Aim of the exercise. Print only the lines below from the one with "Cisco UCS Common" to the one with "三井物産の最新チャートはこちら!", both included, exactly as they stand. Leave pictures out.
=== Provided records ===
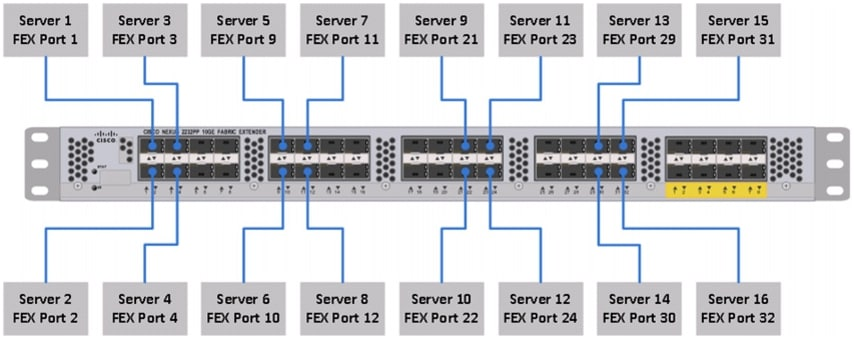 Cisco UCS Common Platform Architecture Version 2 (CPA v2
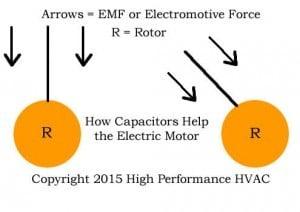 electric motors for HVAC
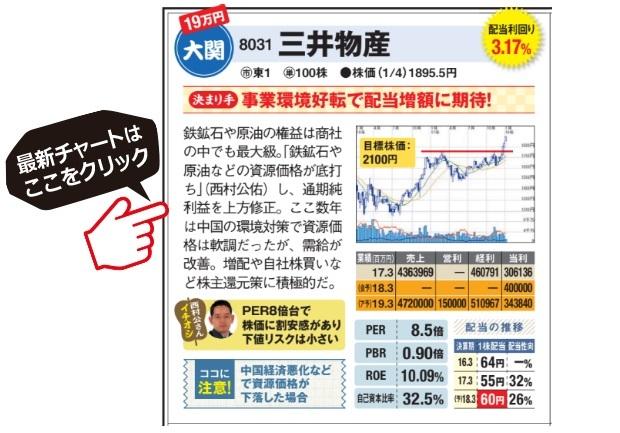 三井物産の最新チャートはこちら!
===
=== Provided records ===
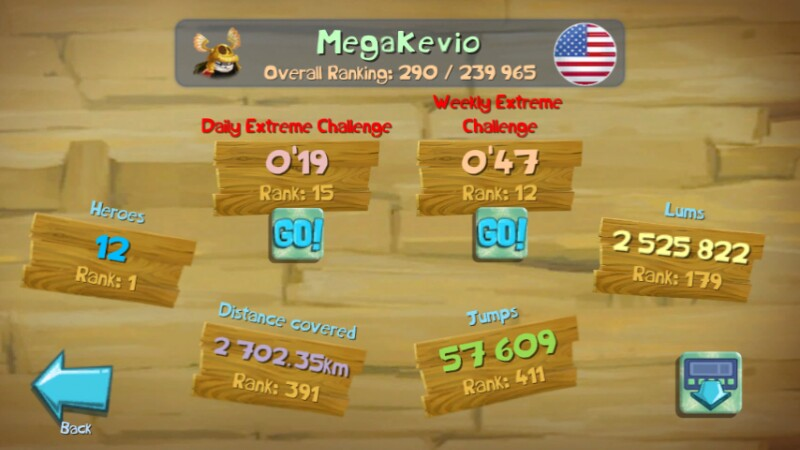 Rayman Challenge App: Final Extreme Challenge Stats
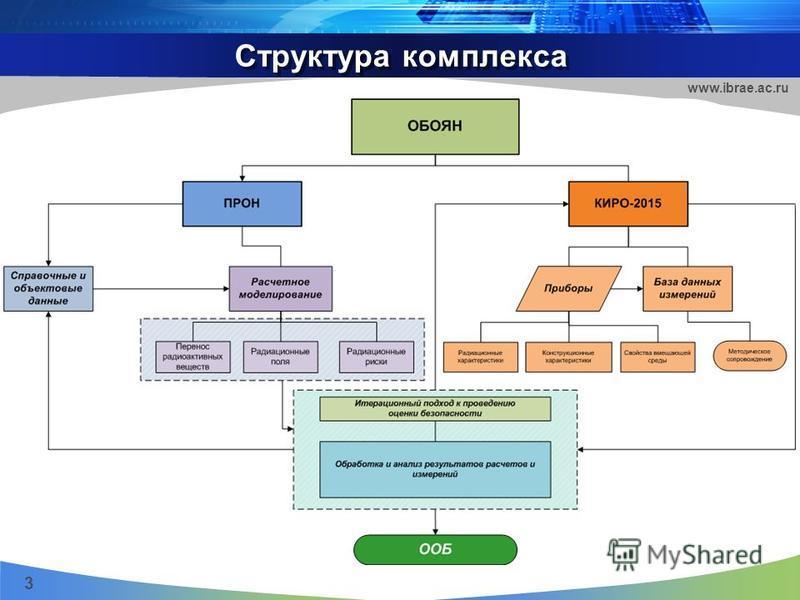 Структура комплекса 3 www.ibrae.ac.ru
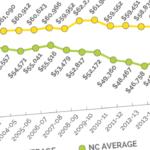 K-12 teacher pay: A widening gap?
===
=== Provided records ===
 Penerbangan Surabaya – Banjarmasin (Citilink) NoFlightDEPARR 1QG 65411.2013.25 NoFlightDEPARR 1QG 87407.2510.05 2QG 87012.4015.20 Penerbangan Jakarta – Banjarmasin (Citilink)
===
Solution.
 Cisco UCS Common Platform Architecture Version 2 (CPA v2
 electric motors for HVAC
 三井物産の最新チャートはこちら!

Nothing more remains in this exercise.